Boby: I am from Bangladesh only, here at Agartala I usually come to meet my sisters and their in laws. My 5 sisters got married in India and in Tripura. Two of them are in Agartala.
Me: Ohh!! How many sisters you have?
Boby: 7 sisters & I am their only younger brother.
Me: OK. (I thought to cut the conversation and history of his family tree)
I am taking these gifts but if Maa doesn't allow then I will return them to you tomorrow. Bye.

I gave all those gifts to D, she was not happy and Maa was shocked. Maa wasn't ready to accept them but later on she might realise that returning back someone gifts are not good, also maybe she thought that she can't give us those costly things anyways, let's keep it. Box opened and those were costly imported perfumes, nail polishes, lipsticks, chocolates & many more items. But none of them were my type of items, so that box full of gifts was handed over to D. I had no interest in those.

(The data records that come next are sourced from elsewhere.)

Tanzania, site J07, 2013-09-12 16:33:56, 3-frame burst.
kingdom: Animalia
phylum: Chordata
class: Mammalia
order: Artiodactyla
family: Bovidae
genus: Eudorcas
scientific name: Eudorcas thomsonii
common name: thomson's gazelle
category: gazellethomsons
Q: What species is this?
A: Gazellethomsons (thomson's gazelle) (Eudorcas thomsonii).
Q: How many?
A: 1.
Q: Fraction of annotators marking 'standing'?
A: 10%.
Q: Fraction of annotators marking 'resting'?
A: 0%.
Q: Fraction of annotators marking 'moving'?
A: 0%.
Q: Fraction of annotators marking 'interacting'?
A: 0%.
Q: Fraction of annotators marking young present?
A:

I was busy thinking whole day of Amit, he was also busy with my thoughts (I think). After few days he again wrote in the back side of my copy, when to plan for "Banbihar"?
He wanted to go there with me desperately. Again, am tensed, I didn't want to go to any such place with him where I don't know what can happen to me, but I can't directly say this to him. I have ignored his plans for few days more, some time I gave him excuses of Papa, sometimes of health and sometimes of study.
Finally, one day he directly asked me.

Amit: Naina, don't you trust me?
Me: Nothing like that, why?
Amit: Then why are you not ready to go with me anywhere I planned?
Me: See Amit, I know I am postponing your plan from last few days, but honestly, I am not comfortable going to 'Banbihar'. Can we go somewhere else nearby.
Amit: What are you talking about? When I am with you and I am planning what is bothering you, that you're not comfortable?
Me: I have heard that 'Banbihar' is couple sort of place and not good for students or not safe for girls.
Amit: Are you for real? You're saying that you will not be safe with me, do you think I will take you to some bad place?
Me: No Amit, I just don't feel to go so far, telling lie to Maa and specially when I have never been to that place. Let's go to some other good park or some good restaurants where we both can spend time and talk. And if will go to a public place I will be comfortable too.
Amit: Public place?! Public place how come we will spend time with each other? How come we will come close? Even I can't kiss you in a public place.
Me: Kiss?!, where does this come from? I thought we are going to spend time and talk a lot about us and about our love and your new job and about everything. You want to go there to kiss me?!